Survey shows gap between Americans’ perceived knowledge and actual knowledge
FRIDAY, Jan. 17, 2020 (HealthDay News) — Americans’ lack of knowledge about eye health may put their vision at risk, according to a survey released by the American Academy of Ophthalmology.
A total of 3,512 U.S. adults (≥18 years of age) participated in the survey, conducted by the Harris Poll on behalf of the American Academy of Ophthalmology (Aug. 8 to 27, 2019). The survey assessed gaps in Americans’ knowledge of eye health, particularly of the risk for vision loss.

## DATA LISTING
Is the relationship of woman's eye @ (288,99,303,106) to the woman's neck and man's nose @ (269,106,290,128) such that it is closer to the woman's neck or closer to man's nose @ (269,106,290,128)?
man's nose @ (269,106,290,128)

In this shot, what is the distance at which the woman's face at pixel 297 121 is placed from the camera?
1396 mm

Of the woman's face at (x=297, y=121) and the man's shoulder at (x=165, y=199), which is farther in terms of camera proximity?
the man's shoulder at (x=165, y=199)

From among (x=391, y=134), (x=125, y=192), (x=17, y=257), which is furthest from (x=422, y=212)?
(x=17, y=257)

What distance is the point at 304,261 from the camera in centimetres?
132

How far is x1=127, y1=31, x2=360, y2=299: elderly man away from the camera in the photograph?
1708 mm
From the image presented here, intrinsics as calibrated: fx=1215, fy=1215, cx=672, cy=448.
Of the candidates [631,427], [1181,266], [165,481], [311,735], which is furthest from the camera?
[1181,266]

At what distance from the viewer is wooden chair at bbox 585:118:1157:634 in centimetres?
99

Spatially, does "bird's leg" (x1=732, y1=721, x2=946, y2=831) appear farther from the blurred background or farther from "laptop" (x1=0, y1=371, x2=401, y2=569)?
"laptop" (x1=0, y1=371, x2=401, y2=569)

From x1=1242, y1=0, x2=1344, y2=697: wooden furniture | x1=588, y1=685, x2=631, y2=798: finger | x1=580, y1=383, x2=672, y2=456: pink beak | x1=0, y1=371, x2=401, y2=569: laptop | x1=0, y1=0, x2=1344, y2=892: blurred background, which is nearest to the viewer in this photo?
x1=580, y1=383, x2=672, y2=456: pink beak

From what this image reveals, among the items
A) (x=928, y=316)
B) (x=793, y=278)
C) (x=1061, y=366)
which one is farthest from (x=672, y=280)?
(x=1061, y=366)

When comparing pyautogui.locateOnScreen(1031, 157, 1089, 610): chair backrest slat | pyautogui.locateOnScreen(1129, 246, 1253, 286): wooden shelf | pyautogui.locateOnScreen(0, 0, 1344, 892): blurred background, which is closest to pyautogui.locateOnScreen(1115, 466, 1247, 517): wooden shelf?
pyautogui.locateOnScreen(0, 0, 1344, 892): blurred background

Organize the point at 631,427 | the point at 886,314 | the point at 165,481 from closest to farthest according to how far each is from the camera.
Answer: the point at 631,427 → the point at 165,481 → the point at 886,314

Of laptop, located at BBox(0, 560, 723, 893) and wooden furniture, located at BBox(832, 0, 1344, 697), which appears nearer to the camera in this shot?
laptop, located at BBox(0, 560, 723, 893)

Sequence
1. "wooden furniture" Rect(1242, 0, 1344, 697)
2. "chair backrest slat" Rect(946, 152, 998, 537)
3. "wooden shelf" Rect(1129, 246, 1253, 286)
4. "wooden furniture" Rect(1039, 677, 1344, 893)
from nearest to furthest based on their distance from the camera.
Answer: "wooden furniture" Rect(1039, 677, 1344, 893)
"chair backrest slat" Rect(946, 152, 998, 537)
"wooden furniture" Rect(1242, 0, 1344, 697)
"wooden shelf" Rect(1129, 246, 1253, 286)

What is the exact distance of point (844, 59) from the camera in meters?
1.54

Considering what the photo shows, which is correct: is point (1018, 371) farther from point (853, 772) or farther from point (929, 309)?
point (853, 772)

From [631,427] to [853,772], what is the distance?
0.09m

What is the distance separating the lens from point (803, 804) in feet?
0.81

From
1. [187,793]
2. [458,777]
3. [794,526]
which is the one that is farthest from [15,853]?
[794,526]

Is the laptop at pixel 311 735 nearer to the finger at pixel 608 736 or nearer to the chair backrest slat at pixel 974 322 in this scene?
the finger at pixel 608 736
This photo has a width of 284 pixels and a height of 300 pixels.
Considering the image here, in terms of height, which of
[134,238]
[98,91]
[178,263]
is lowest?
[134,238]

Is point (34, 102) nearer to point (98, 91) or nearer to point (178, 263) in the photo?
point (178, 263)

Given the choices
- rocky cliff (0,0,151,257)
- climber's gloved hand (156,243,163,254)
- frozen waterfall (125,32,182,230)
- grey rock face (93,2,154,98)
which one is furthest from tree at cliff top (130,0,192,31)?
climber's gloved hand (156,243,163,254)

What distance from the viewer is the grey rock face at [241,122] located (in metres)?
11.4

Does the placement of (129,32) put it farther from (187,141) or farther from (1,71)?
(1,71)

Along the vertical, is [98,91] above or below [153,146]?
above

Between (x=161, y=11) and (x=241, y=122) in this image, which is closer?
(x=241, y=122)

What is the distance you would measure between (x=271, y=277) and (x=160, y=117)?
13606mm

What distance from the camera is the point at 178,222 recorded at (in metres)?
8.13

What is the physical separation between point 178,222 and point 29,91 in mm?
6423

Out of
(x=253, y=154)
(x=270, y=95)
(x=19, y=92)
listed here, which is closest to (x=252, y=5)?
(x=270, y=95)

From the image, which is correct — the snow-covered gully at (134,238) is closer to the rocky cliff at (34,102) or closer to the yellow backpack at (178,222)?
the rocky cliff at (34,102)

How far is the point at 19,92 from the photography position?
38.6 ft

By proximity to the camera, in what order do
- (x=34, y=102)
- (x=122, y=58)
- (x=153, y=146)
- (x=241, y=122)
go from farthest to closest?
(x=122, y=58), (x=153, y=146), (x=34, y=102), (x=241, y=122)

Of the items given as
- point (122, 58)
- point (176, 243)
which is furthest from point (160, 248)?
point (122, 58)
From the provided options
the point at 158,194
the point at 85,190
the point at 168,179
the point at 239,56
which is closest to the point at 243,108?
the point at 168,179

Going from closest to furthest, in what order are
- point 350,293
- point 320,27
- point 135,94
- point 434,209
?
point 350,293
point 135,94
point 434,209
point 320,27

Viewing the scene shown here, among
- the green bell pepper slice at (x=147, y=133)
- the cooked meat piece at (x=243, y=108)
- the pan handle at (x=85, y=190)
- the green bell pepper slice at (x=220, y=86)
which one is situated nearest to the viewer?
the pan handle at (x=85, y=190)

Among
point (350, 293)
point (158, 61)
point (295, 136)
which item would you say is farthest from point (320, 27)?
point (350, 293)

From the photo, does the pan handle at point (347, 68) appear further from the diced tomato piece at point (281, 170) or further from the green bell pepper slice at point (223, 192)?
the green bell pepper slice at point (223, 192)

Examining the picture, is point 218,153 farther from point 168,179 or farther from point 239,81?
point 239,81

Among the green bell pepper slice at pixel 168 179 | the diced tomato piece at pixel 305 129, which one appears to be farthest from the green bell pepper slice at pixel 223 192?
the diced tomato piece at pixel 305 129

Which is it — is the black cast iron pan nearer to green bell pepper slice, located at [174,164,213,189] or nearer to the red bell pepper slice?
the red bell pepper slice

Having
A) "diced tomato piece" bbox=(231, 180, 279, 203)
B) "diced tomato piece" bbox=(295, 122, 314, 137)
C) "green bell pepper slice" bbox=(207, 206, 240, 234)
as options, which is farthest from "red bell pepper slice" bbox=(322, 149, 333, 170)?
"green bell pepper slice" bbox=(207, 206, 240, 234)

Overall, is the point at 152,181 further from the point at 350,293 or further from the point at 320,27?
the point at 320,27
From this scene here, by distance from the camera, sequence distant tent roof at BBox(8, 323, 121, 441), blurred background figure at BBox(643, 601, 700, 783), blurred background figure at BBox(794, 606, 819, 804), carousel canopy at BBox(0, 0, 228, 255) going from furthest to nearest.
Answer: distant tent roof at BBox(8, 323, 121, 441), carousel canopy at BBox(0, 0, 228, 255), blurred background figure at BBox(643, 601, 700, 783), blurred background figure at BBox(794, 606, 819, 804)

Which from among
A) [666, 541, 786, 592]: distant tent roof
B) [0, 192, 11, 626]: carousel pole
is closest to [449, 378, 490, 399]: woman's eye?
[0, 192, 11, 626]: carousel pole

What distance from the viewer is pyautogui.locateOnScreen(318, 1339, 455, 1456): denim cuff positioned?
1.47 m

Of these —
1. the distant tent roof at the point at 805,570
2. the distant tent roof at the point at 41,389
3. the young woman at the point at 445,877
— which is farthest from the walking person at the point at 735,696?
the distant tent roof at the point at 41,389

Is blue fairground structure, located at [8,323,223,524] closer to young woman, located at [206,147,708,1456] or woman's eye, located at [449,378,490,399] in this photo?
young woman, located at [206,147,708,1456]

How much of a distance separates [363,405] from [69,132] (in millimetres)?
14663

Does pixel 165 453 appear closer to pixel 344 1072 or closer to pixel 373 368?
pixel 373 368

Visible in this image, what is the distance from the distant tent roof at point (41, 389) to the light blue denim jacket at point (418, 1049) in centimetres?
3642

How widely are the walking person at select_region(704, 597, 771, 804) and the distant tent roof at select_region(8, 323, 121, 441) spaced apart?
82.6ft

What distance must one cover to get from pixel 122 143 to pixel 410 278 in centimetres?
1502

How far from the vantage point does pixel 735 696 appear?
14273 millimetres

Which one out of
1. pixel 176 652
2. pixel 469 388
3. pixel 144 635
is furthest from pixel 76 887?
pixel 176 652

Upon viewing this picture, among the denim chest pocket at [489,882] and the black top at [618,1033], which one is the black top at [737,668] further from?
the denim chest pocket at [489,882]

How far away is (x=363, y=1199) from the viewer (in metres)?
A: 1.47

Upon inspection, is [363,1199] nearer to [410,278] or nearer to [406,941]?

## WORK INSTRUCTIONS
• a. Rewrite the stretch of the eye health survey article from "A total of 3,512" through "for vision loss.", substituting "Pew Research Center" for "Harris Poll".
• b. Resume the eye health survey article after its last sentence.

## OUTPUTS IN ORDER
• a.
A total of 3,512 U.S. adults (≥18 years of age) participated in the survey, conducted by the Pew Research Center on behalf of the American Academy of Ophthalmology (Aug. 8 to 27, 2019). The survey assessed gaps in Americans’ knowledge of eye health, particularly of the risk for vision loss.

• b.
The researchers found that while 81 percent of adults say they are knowledgeable about eye/vision health, less than one in five (19 percent) were able to correctly identify the three main causes of blindness in the United States (glaucoma, age-related macular degeneration, and diabetic eye disease). Less than half (47 percent) of respondents were aware of the unequal distribution of vision loss and blindness. Only one-third of adults (37 percent) reported knowing that symptoms do not always predate vision loss from eye diseases. Furthermore, although the majority of adults (57 percent) were aware that vision loss in adults increases the risk for injury or death, only one in four knew that vision loss in adults is associated with psychological problems, including social isolation and depression. Less than half of the respondents (47 percent) were aware that brain adaptation can make it difficult to recognize vision loss.
“Far too often, we witness the consequences of patients entering the ophthalmologist’s office too late to avoid severe vision loss,” Anne L. Coleman, M.D., Ph.D., president of the American Academy of Ophthalmology, said in a statement. “We want all Americans to have clear vision when it comes to eye health. That starts with educating yourself about eye diseases and visiting an ophthalmologist.”